The Logic Group is committed to ensuring the highest security and operational standards in both our corporate practices and in the networks we maintain for clients. Listed below are areas of compliance that may apply to your business or organization and how The Logic Group holds each. If you have any questions regarding the following information and how it applies to your organization, please let us know.
SOC 2 Audit
The SOC 2 audit and ensuing report is a rigorous examination of an organization’s controls against criteria established by the American Institute of Certified Public Accountants. The report examines disclosed control activities and processes, and only the organizations committed to the highest level of security and confidentiality to its users seek a SOC 2 report. The Logic Group has received its SOC 2. Some have confused the SOC 2 with the SAS 70 or the SSAE 16. However, framework established previously under the SAS70 audit standards allowed for an organization to disclose its security controls with an independent audit opinion to verify the operating effectiveness of those controls over a specific period of time. The SOC 2 goes a step further by not only verifying that these controls are in place, but also by providing a standard by which similar service organizations can be evaluated using the same criteria. The benefit to The Logic Groups’ customers is that they have a mechanism to review and evaluate The Logic Group’s controls related to security and confidentiality through the filter of a certified, independent professional. With the advent of the SOC 2 audit, there is now a standard in place by which similar organizations can be compared — this adds a great deal of accountability to provide the products and services that have been promised. The Logic Group’s customers can be assured that measures have been taken to protect and secure their data and systems which meet the highest industry standards.

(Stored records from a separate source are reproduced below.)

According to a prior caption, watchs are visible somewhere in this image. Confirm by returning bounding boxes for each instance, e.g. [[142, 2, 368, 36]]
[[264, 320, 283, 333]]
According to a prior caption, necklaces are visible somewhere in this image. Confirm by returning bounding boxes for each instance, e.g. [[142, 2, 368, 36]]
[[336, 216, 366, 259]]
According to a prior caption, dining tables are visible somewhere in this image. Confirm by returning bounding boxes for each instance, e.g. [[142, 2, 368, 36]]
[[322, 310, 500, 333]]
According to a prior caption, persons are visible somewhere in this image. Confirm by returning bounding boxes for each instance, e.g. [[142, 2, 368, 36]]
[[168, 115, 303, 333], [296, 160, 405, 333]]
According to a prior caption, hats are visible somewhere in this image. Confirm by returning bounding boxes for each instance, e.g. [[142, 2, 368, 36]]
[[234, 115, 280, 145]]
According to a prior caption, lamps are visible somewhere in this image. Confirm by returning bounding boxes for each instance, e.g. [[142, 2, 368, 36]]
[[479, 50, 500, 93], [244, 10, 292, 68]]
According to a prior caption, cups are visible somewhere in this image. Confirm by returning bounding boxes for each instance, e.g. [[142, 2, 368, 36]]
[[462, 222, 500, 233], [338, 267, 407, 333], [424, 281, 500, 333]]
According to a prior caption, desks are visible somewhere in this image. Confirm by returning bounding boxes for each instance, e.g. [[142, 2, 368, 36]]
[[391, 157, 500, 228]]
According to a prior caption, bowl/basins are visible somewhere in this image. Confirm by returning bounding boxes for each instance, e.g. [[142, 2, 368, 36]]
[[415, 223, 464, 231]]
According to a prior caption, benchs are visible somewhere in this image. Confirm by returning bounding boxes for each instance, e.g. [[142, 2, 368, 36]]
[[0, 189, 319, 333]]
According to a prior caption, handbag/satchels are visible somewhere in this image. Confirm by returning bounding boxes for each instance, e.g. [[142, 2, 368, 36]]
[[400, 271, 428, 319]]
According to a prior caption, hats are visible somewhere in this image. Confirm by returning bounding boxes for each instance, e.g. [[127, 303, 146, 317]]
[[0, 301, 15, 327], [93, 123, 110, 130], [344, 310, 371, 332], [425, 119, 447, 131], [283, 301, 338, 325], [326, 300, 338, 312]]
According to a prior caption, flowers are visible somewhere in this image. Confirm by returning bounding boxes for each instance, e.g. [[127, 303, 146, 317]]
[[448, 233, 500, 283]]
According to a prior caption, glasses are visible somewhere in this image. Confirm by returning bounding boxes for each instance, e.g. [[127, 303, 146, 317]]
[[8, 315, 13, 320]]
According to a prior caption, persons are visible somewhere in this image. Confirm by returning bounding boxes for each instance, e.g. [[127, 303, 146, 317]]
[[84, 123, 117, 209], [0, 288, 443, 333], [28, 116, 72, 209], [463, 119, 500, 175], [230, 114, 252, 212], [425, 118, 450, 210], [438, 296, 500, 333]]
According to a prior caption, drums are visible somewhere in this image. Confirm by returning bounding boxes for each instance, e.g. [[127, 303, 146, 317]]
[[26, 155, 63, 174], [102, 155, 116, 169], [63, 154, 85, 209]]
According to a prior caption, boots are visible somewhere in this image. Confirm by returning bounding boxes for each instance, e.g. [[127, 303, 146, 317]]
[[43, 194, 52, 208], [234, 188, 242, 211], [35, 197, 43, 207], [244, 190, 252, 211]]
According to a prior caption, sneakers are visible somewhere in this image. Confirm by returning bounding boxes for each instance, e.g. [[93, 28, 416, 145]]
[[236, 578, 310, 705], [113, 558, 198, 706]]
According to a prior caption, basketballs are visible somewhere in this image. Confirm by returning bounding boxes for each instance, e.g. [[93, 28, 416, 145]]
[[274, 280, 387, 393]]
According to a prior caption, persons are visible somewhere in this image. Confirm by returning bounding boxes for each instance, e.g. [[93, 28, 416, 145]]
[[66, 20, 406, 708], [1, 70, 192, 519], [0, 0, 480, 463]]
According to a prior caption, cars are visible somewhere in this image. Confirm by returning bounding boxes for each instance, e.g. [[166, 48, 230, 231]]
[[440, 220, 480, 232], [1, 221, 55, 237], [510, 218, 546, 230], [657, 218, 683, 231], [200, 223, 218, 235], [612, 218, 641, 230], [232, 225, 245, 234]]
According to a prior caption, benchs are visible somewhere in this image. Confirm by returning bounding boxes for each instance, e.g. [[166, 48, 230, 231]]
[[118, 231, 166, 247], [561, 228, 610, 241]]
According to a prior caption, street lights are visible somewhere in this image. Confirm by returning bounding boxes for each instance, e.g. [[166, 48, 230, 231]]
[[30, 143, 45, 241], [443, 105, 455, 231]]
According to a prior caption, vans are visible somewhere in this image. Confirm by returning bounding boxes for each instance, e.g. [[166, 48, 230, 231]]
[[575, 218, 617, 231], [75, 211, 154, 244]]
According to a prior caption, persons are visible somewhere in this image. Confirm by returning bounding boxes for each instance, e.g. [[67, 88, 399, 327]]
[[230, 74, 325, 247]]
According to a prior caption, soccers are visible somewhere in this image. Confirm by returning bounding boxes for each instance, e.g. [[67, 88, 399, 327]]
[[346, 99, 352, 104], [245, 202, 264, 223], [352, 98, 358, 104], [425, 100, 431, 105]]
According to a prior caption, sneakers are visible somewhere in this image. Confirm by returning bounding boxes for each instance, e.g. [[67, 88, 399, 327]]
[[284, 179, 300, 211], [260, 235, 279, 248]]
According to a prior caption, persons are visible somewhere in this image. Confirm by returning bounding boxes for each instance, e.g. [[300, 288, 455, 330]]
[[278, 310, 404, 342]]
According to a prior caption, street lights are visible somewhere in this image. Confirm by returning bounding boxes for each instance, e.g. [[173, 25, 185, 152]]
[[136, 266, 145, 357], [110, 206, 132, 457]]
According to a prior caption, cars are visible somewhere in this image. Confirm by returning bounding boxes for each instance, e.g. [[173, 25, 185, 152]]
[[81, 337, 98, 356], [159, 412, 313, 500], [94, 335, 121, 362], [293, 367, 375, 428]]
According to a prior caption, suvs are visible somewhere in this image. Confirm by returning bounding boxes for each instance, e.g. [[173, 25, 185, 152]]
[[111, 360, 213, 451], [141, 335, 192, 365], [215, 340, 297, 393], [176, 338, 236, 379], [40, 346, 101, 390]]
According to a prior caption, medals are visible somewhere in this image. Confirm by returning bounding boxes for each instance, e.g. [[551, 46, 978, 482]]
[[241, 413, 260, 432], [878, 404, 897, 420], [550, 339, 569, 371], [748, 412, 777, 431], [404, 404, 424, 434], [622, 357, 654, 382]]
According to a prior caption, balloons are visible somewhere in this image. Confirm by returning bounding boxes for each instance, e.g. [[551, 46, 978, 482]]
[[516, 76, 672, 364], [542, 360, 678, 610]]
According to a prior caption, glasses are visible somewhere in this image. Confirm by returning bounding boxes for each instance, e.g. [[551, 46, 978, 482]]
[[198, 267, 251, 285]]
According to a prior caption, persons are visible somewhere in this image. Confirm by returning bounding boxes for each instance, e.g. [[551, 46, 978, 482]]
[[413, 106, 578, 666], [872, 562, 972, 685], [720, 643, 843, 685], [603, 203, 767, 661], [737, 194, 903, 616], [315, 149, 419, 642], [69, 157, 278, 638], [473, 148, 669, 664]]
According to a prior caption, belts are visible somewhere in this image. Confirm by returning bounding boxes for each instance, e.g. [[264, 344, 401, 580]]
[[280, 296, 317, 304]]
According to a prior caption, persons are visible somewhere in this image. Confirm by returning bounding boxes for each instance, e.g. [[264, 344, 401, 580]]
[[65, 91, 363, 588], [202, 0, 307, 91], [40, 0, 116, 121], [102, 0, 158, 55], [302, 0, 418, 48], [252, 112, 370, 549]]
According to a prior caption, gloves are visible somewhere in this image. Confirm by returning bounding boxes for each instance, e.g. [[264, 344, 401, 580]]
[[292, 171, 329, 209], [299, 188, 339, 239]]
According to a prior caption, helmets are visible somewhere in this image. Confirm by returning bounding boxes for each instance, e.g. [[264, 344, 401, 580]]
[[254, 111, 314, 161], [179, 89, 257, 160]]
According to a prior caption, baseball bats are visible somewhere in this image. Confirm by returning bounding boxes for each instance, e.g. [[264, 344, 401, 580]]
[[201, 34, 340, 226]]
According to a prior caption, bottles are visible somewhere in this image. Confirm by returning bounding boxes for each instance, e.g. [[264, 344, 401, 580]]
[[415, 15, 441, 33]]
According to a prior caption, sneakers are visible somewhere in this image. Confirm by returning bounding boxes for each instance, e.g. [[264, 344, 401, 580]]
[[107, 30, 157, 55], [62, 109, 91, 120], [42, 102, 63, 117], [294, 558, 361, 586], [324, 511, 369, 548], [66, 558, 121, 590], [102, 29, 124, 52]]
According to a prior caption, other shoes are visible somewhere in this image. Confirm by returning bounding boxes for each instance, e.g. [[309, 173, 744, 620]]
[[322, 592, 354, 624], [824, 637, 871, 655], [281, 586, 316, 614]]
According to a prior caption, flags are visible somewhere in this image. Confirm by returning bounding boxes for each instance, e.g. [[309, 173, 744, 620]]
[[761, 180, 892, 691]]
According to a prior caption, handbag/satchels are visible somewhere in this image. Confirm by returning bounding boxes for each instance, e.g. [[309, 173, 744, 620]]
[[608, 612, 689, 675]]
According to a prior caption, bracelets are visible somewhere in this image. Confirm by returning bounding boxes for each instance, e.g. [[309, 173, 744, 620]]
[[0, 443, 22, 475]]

The Payment Card Industry Data Security Standards (PCI DSS) are a set of requirements and multiple sub-requirements against which a business may evaluate its policies and procedures regarding payment cards. The degree to which a company’s procedures, guidelines and policies align with the PCI DSS is the degree to which they are “PCI compliant.” In an effort to safeguard client information while utilizing a shared/cloud-based infrastructure, The Logic Group, Inc. maintains a PCI compliant infrastructure, and securely supports anyone wishing to maintain the highest level of PCI compliance. Further credentials and materials can be provided upon request.
The Health Insurance Portability and Accountability Act (HIPAA) regulations exist to ensure patient privacy remains at the core of responsible practices’ priorities. The responsibility for cohesive HIPAA compliance rests on the practice. However, some practices often ask if The Logic Group is HIPAA compliant. The Logic Group’s cloud infrastructure has all the requirements to support a medical practice’s best attempts at HIPAA compliancy. However, if a practice considers a move to hosted an EMR or outsourcing information technology, there will be additional compliance matters to address. The Logic Group can conduct a thorough assessment and provide specific, ground-level HIPAA recommendations.